TASK TO CARRY OUT: Reproduce all the entries exactly and keep the pictures out.
┄┄┄┄┄┄┄┄┄┄
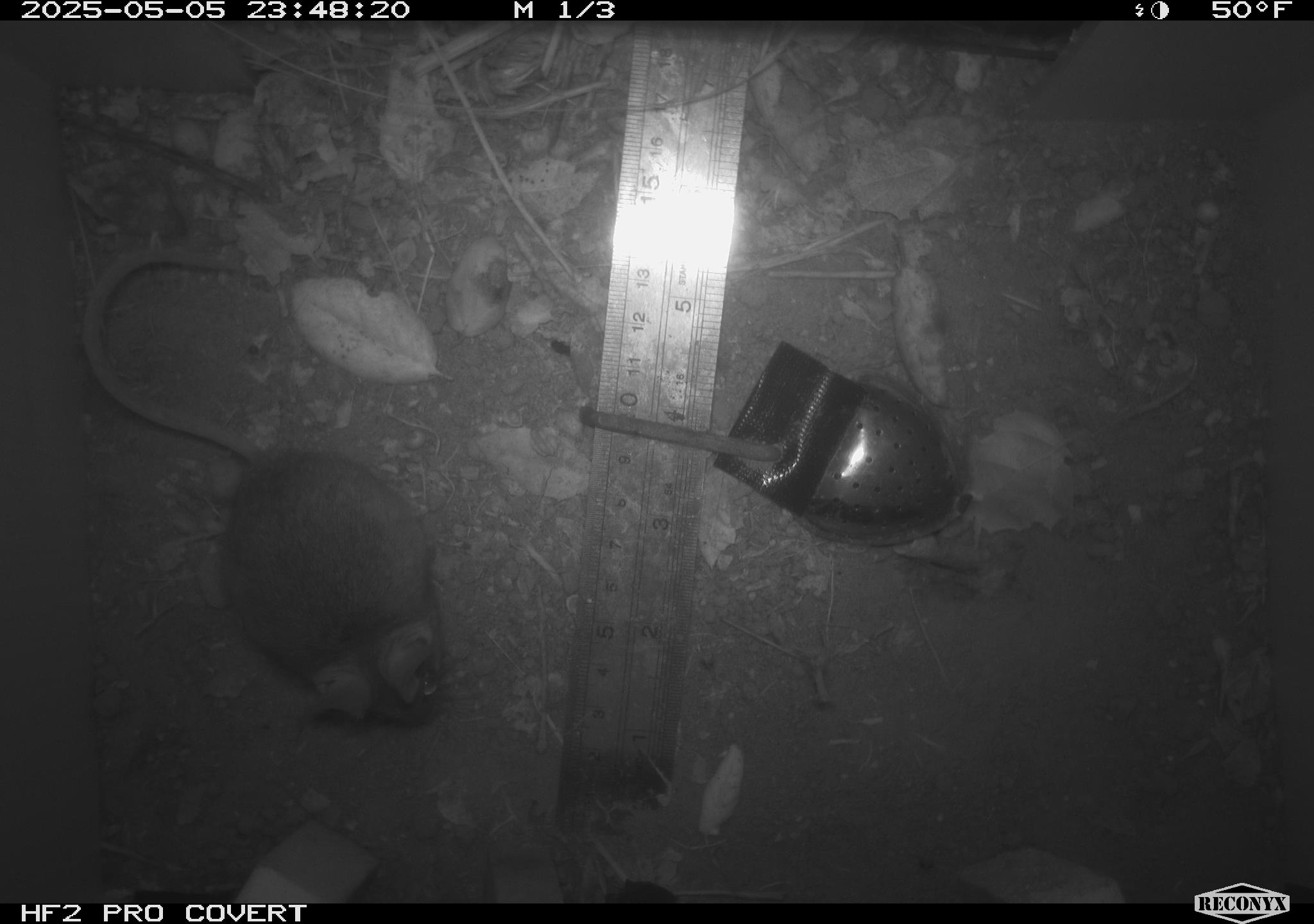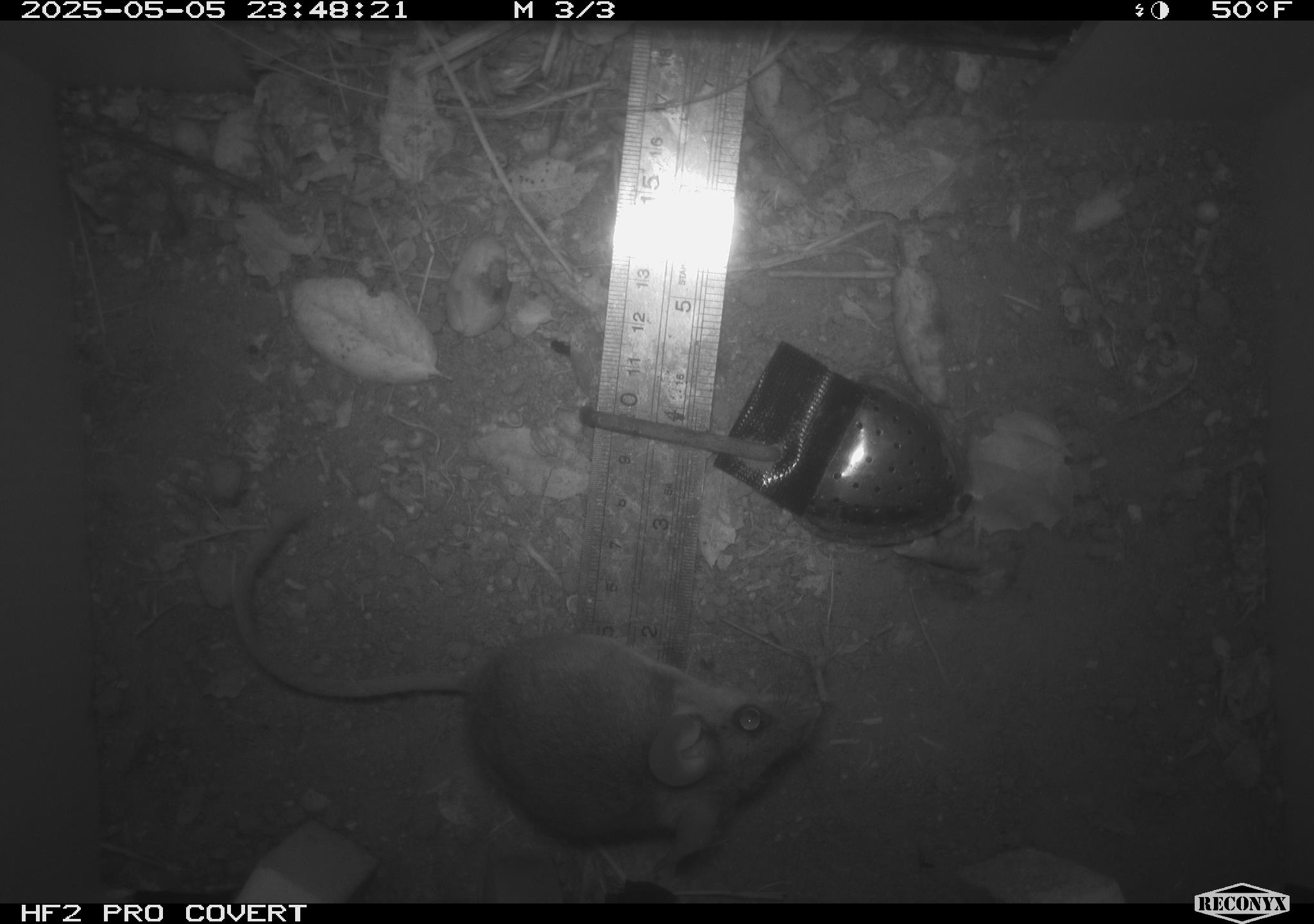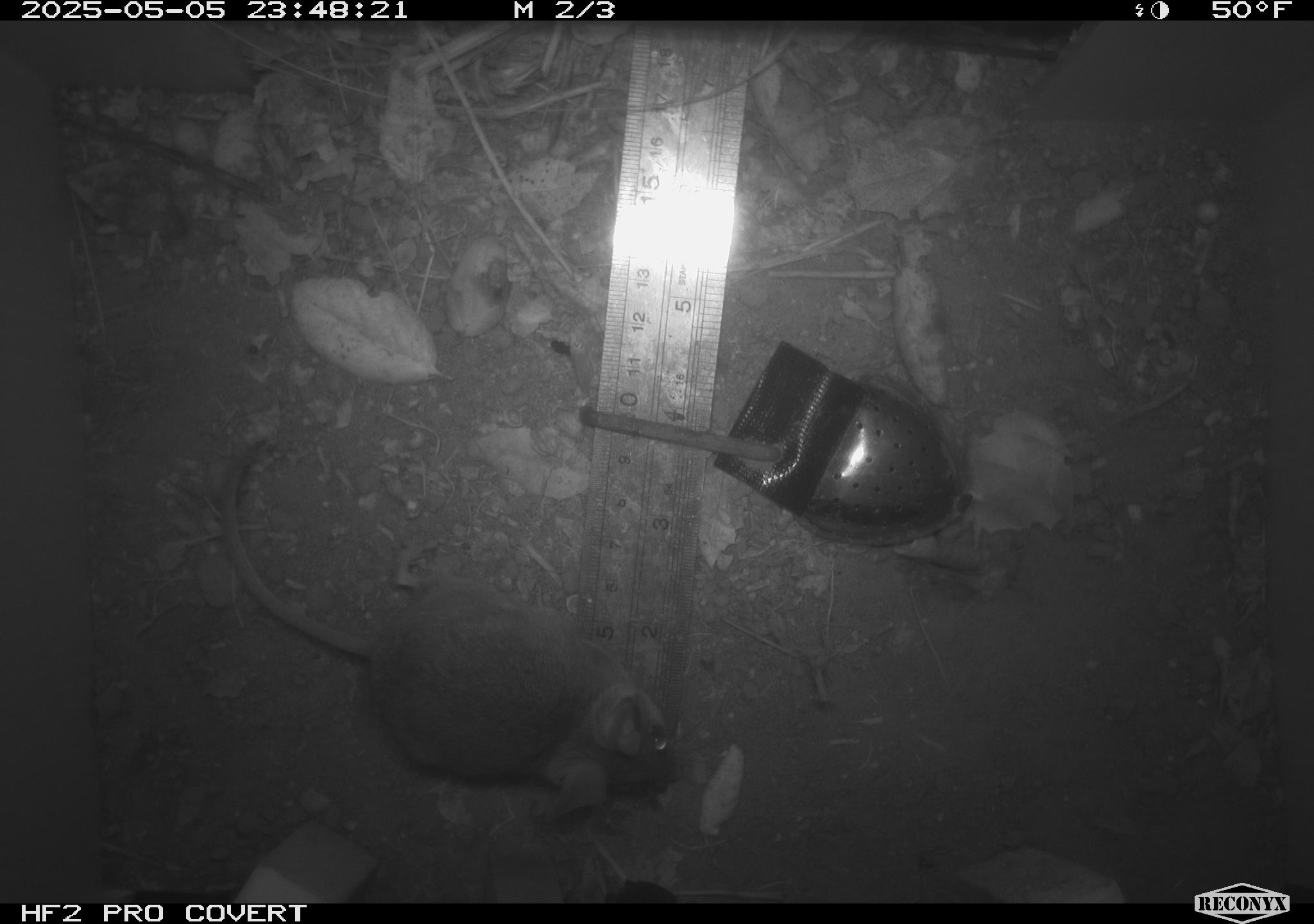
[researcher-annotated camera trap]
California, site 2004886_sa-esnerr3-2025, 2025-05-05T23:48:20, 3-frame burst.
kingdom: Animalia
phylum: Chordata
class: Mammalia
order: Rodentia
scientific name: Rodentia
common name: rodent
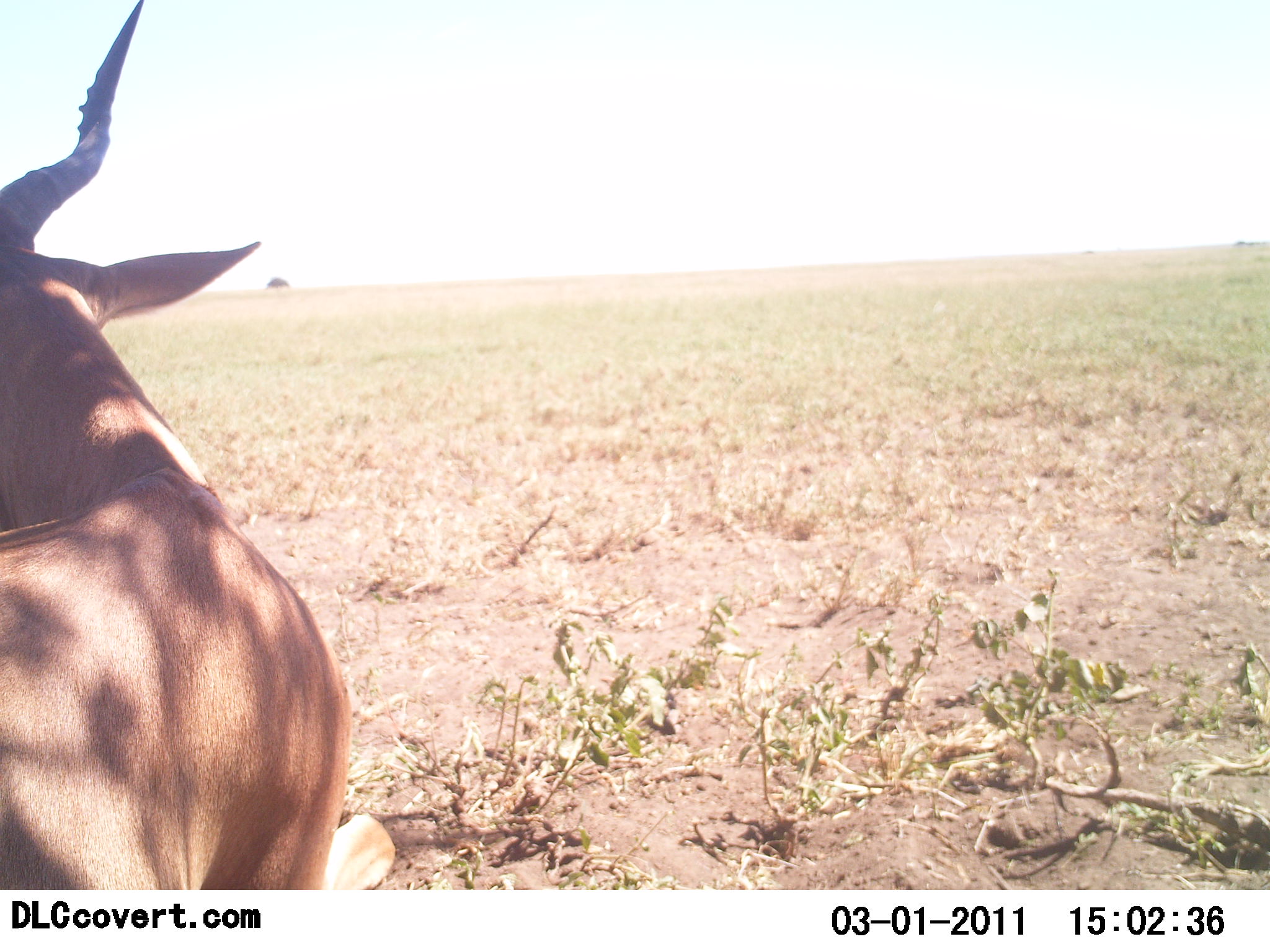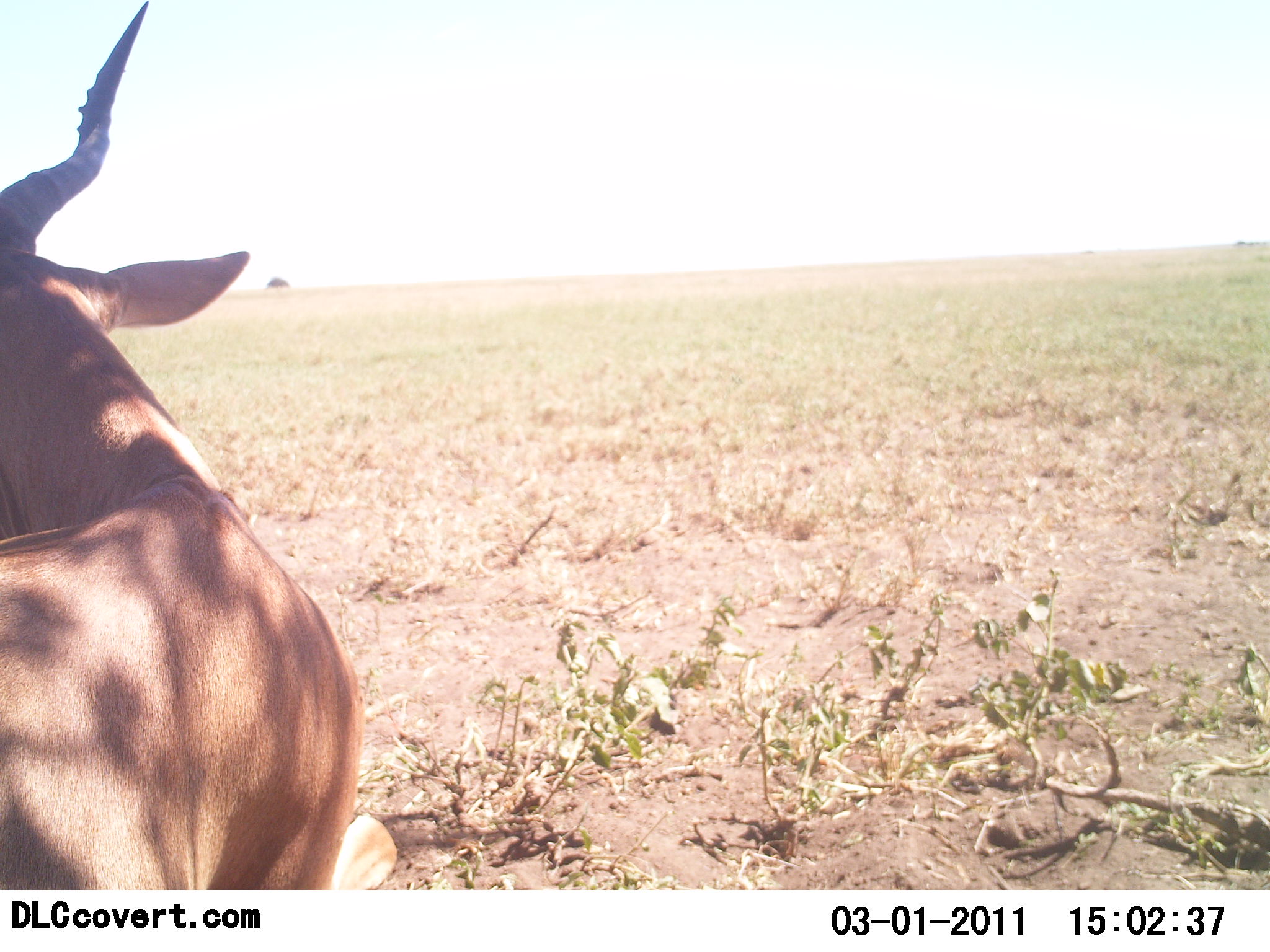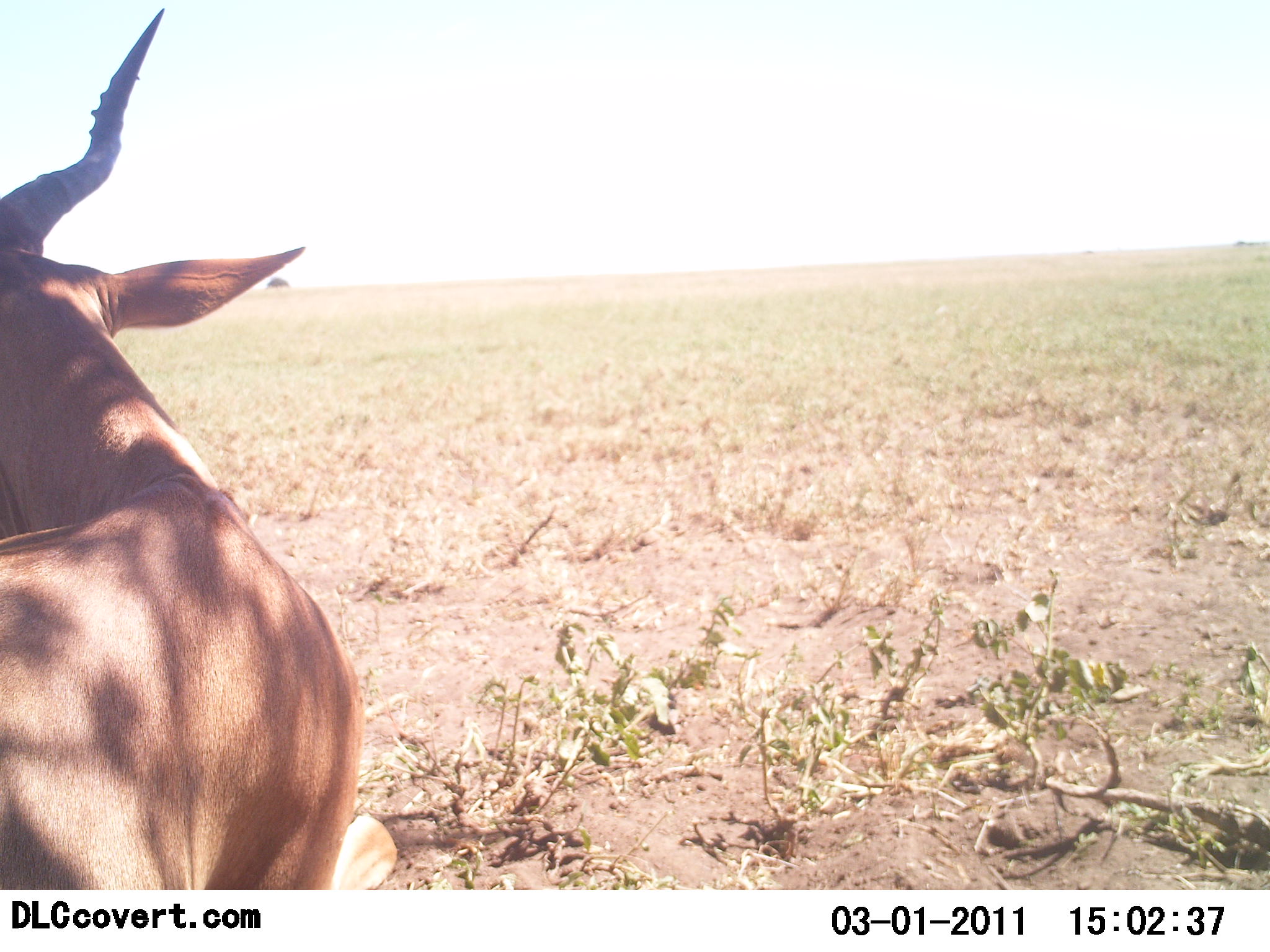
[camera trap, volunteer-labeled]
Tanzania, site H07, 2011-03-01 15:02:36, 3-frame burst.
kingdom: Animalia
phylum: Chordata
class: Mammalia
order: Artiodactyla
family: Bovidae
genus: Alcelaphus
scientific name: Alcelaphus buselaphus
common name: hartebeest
┄┄┄┄┄┄┄┄┄┄
ANSWER BELOW:
[researcher-annotated camera trap]
California, site 2004886_sa-esnerr3-2025, 2025-05-05T23:48:20, 3-frame burst.
kingdom: Animalia
phylum: Chordata
class: Mammalia
order: Rodentia
scientific name: Rodentia
common name: rodent
[camera trap, volunteer-labeled]
Tanzania, site H07, 2011-03-01 15:02:36, 3-frame burst.
kingdom: Animalia
phylum: Chordata
class: Mammalia
order: Artiodactyla
family: Bovidae
genus: Alcelaphus
scientific name: Alcelaphus buselaphus
common name: hartebeest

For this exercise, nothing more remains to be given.